What is a Turkey Trot and how long is it?
A Turkey Trot is a road race that usually takes place on Thanksgiving morning, which is the last Thursday in November in the U.S. This year, Thanksgiving falls on November 25. Most races will have different courses available, starting at a fun run of around one mile, and going up to a longer race for more experienced runners looking for a challenge. On average, Turkey Trots will have a couple of different races between 3.1 and 8 miles.
The oldest Turkey Trot race is the Buffalo Turkey Trot, which has been put on by the YMCA every year since 1896. The race can be an easy fun run/walk, or a competitive, fast race — it completely depends on your goals.
Upon crossing the Turkey Trot finish line, runners will receive a medal, which we encourage you to wear with pride for the rest of the day. Some races also give out Turkey-themed prizes, such as a Turkey T-shirt, or even a frozen Turkey for winners. Talking of turkey, here's what happens to your body if you eat 1,000 extra calories a day.

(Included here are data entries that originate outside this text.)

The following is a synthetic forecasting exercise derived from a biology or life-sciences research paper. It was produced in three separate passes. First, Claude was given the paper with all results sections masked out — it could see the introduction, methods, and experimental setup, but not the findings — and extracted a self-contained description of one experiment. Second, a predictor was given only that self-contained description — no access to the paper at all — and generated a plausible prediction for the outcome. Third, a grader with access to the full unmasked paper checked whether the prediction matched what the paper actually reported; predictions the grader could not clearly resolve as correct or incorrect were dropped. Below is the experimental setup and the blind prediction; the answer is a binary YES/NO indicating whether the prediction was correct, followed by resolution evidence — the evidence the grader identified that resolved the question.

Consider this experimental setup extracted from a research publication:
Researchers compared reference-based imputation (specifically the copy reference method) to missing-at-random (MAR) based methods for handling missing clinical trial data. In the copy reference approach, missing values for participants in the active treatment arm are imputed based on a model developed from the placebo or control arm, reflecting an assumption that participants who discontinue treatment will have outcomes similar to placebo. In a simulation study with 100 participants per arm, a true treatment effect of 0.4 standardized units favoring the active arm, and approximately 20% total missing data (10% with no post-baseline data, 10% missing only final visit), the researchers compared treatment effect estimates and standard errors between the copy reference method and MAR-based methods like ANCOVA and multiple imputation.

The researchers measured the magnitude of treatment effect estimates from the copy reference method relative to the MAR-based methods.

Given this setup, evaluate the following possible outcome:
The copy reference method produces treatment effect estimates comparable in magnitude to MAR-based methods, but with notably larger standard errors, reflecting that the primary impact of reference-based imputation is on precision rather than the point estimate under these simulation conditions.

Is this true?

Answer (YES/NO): NO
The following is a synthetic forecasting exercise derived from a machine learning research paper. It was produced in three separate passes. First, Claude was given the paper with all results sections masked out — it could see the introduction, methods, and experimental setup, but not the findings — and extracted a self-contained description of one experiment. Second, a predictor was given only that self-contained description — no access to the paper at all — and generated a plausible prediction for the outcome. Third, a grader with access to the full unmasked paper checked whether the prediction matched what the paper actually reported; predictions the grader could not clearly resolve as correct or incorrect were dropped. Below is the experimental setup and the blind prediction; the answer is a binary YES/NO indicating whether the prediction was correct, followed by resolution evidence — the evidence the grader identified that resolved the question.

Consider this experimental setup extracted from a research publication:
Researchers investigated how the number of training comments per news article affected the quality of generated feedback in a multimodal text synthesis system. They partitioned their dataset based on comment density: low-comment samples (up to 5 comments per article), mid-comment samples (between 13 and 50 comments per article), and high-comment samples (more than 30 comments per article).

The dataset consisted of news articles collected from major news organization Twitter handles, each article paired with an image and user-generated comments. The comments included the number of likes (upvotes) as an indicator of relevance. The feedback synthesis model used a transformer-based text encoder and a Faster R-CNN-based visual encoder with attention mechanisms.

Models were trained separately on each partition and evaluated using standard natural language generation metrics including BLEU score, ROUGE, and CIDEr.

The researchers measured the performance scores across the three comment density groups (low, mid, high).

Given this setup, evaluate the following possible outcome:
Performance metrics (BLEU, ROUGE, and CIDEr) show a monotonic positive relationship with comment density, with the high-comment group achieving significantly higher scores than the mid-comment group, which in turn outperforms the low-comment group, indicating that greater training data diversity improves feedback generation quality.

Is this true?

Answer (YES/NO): NO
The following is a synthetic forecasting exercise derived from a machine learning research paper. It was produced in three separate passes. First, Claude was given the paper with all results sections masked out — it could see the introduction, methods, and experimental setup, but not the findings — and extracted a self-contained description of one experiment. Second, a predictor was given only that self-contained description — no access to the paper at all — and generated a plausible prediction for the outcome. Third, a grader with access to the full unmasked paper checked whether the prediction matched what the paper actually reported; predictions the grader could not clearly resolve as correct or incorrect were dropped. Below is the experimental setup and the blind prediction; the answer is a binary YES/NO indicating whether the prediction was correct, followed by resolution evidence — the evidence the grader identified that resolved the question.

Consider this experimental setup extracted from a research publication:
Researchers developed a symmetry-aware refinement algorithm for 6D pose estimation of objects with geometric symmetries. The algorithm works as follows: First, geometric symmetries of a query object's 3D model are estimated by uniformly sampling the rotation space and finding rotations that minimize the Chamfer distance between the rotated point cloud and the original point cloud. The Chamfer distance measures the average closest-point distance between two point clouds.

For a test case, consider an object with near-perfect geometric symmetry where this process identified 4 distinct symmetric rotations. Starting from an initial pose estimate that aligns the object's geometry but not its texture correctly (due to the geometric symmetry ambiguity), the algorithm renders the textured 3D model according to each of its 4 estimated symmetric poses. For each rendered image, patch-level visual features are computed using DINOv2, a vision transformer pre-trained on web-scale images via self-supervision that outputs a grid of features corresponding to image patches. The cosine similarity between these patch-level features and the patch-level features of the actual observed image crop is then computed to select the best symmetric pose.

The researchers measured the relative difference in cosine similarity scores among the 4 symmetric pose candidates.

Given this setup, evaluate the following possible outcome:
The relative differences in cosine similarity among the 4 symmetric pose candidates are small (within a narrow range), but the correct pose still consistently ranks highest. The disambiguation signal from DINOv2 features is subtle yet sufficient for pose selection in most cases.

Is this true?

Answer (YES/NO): NO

How to find a Turkey Trot near you
You can find more than 250 registered Turkey Trots on Active.com, where you can search by location to find the races closest to your home. Turkey Trots will usually have a registration fee for runners, but nearly all of them are run for charity, so rest assured the money goes to a good cause.
Do you need to dress up?
No, you absolutely don’t have to dress up, but running in a costume is encouraged, whether that be a full turkey suit or just a turkey hat. Turkey Trots often have prizes for the best costume, so get planning now. The most important thing is that you’re wearing a pair of supportive running shoes that fit your feet, if you need to upgrade your shoes, take a look at the best running shoes to buy right now. We’ve also hand-picked the best running shoes for women, and the best trail running shoes if your race is on mixed terrain. If you’re really trying to push yourself, we’ve found the best carbon fiber running shoes to help you PR this year’s Turkey Trot.
Can kids take part?
Yes. One of the joys of Turkey Trot is that, unlike most other running races, it’s available to all ages and that you can run with the whole family. Of course, if you are running with young kids, it’s probably worth signing up for a shorter distance or a fun run. Even a 5K is a lot for little legs!
Do I need to train for a Turkey Trot?
This totally depends on the distance you plan on running. If you’re heading to the fun run or the 5K, you should be able to run-walk your way around the race (read our how to run a 5K guide here). If you’re going for a longer distance, such as a half-marathon, you’ll probably want to have done some proper training beforehand. Read our guide on how to train for a half marathon here.
Should I eat before my Turkey Trot? Do I need gels?
Again, this one totally depends on the distance you plan on running. Most Turkey Trots will be first thing in the morning, so if you do plan on eating, you'd probably want to opt for a light snack or breakfast a few hours before you hit the start line. You shouldn't need to carry extra fuel, like running gels, unless you are running a longer distance where you'll need to keep running for over an hour. Most races will offer water and snacks either before, during, or after the race.
If you're planning to run a Turkey Trot and then prepare a Thanksgiving feast later, be sure to check out our guides on how to season a turkey, the best turkey fryers, and the best Thanksgiving air fryer recipes.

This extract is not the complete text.